分析linux下的native内存泄露

分析linux上的native内存泄露

Running native profiling on Linux

Read the information provided

Introduction

Several memory profilers are available for the Linux operating system, which fit into the following categories:

Preprocessor level
These profilers require a header to be compiled with the source under test. You can recompile your own JNI libraries with one of these tools to track a native memory leak in your code. Unless you have the source code for Java itself, this recompilation cannot find a leak in the JVM. Compiling this kind of tool into a large project like a JVM would almost certainly be difficult and time-consuming. Dmalloc is an example of this kind of tool.
Linker level
These profilers require the binaries under test to be relinked with a debugging library. You can relink individual JNI libraries but it is not recommended for entire Java runtimes because the runtime vendor is unlikely to support the use of modified binaries. Ccmalloc is an example of this kind of tool.
Runtime-linker level
These profilers use the LD_PRELOAD environment variable to preload a library that replaces the standard memory routines with instrumented versions. These profilers do not require recompilation or relinking of source code but many of them do not work well with Java runtimes. A Java runtime is a complicated system that can use memory and threads in unusual ways. It is worth experimenting with a few to see if they work in your scenario. NJAMD is an example of this kind of tool.
Emulator-based
Valgrind is the only example of this type of memory debugger. It emulates the underlying processor in a similar way to the way that a Java runtime emulates the Java virtual machine. It is possible to run Java under Valgrind, but the heavy performance impact (25 - 50 times slower) makes it very difficult to run large, complicated Java applications in this manner. Valgrind is currently available on Linux x86, AMD64, PPC32, and PPC64. If you are intend to use Valgrind, try to narrow down the problem to the smallest possible testcase you can before using it.

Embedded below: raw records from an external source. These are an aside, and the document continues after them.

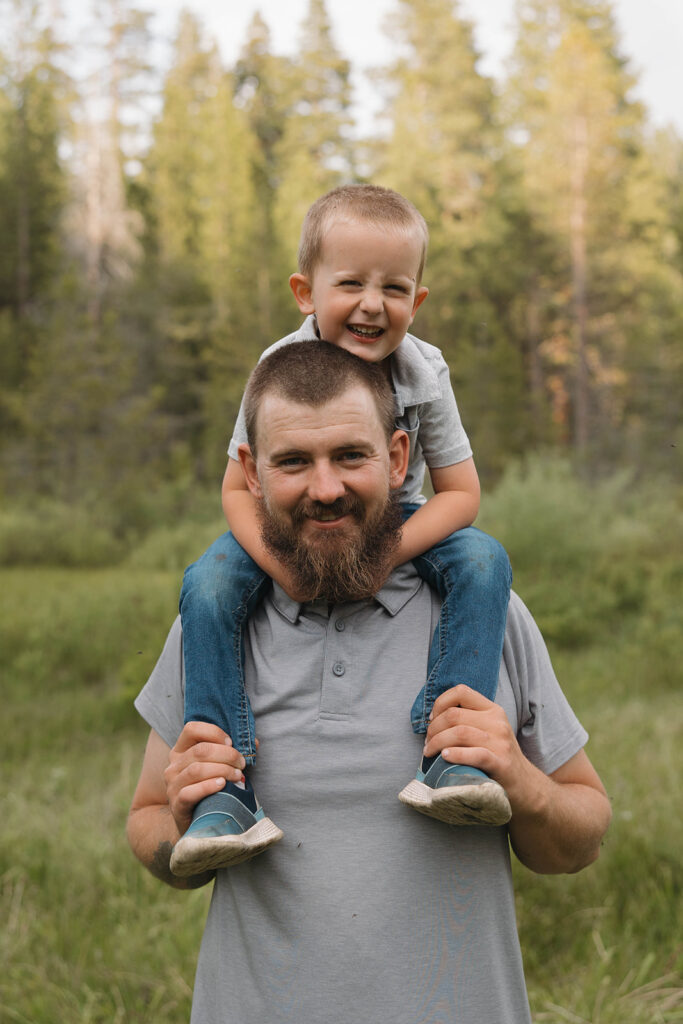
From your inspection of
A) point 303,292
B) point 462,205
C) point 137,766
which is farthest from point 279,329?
point 303,292

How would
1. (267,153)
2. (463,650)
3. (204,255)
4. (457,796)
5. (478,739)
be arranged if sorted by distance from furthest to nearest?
(267,153) → (204,255) → (463,650) → (478,739) → (457,796)

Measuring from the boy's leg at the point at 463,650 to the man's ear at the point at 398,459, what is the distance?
0.55 feet

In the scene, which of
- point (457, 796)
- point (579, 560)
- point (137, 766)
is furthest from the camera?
point (579, 560)

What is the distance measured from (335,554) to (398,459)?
280 millimetres

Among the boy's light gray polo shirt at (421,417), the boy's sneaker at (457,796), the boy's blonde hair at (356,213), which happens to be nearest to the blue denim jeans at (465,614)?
the boy's sneaker at (457,796)

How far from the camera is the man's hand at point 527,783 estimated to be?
5.76ft

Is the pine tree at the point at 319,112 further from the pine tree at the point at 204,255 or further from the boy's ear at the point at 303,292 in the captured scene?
the boy's ear at the point at 303,292

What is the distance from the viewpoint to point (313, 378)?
1887mm

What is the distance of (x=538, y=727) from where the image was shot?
1.96 meters

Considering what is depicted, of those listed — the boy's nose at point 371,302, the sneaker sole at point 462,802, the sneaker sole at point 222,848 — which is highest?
the boy's nose at point 371,302

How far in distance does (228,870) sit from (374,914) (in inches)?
11.3

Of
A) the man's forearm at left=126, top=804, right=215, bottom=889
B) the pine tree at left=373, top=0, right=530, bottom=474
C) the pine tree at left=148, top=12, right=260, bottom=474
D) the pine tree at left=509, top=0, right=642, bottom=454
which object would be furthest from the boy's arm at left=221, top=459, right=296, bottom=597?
the pine tree at left=509, top=0, right=642, bottom=454

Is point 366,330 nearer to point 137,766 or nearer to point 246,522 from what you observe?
point 246,522

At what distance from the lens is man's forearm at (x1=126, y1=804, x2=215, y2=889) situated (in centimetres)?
199
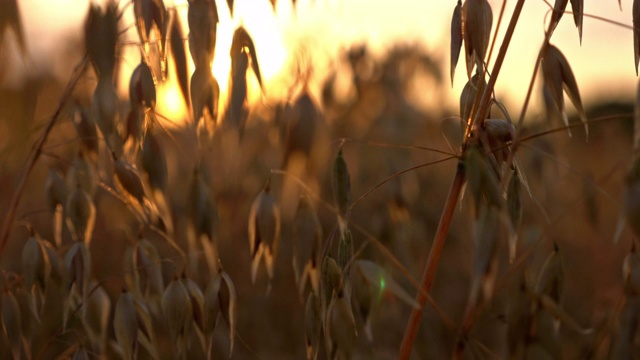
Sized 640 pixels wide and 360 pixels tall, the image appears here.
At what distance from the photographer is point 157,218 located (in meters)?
0.90

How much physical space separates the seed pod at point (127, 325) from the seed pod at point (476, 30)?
0.48 meters

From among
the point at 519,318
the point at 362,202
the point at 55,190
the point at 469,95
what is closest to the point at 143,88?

For simple scenarios that can tolerate the performance overhead, Valgrind is the most simple and user-friendly of the available free tools. Valgrind can provide a full stack trace for code paths that are leaking memory.

Running a process in Valgrind

Because Valgrind is an emulation environment, the process must be run under Valgrind, and the analysis finishes when the process ends. To use Valgrind with a process that usually runs indefinitely, you must be able to stop the process.

Some Java runtimes use thread stacks and processor registers in unusual ways. This usage can confuse some debugging tools, which expect native programs to abide by standard conventions of register use and stack structure. When using Valgrind to debug leaking JNI applications, you might see many warnings about the use of memory and some unusual thread stacks. These effects are caused by the way that the Java runtime structures its data internally and they are not a problem.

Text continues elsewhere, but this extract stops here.